Where the movie does not always succeed, however, is in overall execution. Occasionally, the jokes are a little too easy and too crass for how utterly brilliant the rest of it is. Amy Poehler (unfortunately, the weakest part of this ensemble) enters as the ACLU agent hired to protect Marschz's freedom to put on his play, and drops the most baffling line: "I have nothing to lose, I'm married to a Jew." Normally an epithet of this type doesn't bother me, even if I belong to the scorned demographic. There is clearly a reference here that I am missing, because it seems like the line is just thrown in to complete the offensive spectrum, even though it is not clever at all. While there are some parts that are so split-second hilarious, like Marschz's theatrical jump-kick to reveal a flash of unclothed genitals (to the horror of the high school class before him), there are also many parts that are so bluntly slapstick (like repeated head injuries to the same Quiet Student) that I wonder if the two writers simply didn't collaborate much. I wonder if the good stuff came from Pam Brady, writer for South Park, or from director Andrew Fleming, whose last notable work was Nancy Drew.
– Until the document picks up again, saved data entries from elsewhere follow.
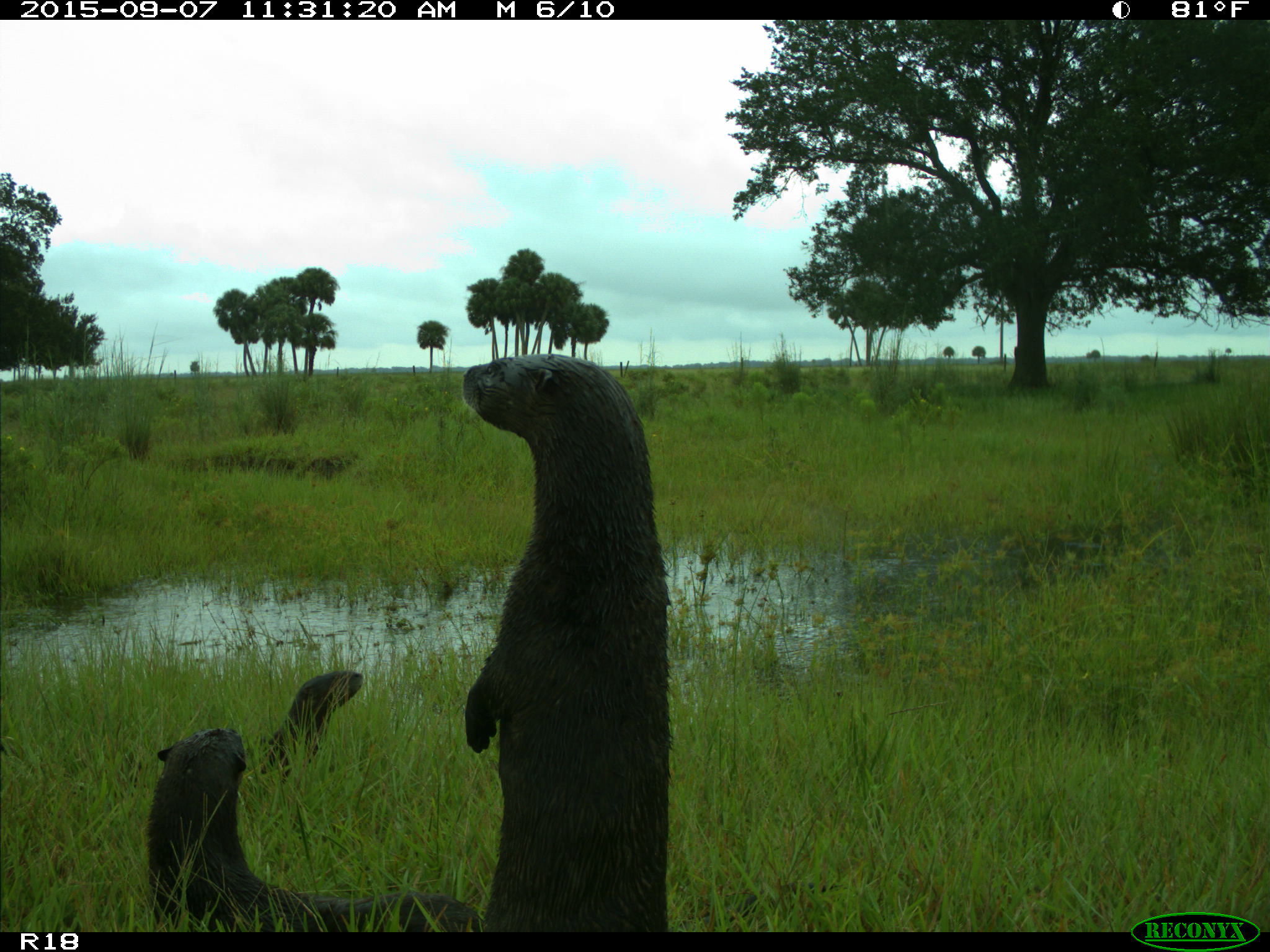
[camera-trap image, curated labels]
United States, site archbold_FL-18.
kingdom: Animalia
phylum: Chordata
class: Mammalia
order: Carnivora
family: Mustelidae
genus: Lontra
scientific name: Lontra canadensis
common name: north american river otter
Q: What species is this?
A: Lontra canadensis (north american river otter).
I am willing to forgive those lapses in cleverness and funniness for the overall success of the film. I knew so little about it going in that I could only be impressed, and I was. It is one of the better comedies of the year, and the only one that comes to mind that actually made me laugh out loud recently. If the ultimate goal of a comedy is to make someone as picky and uptight as me actually laugh by my own accord rather than riding the wave of paroxysmal audiences, then Hamlet 2 passes with flying colors. Dare I even say, I would see it again.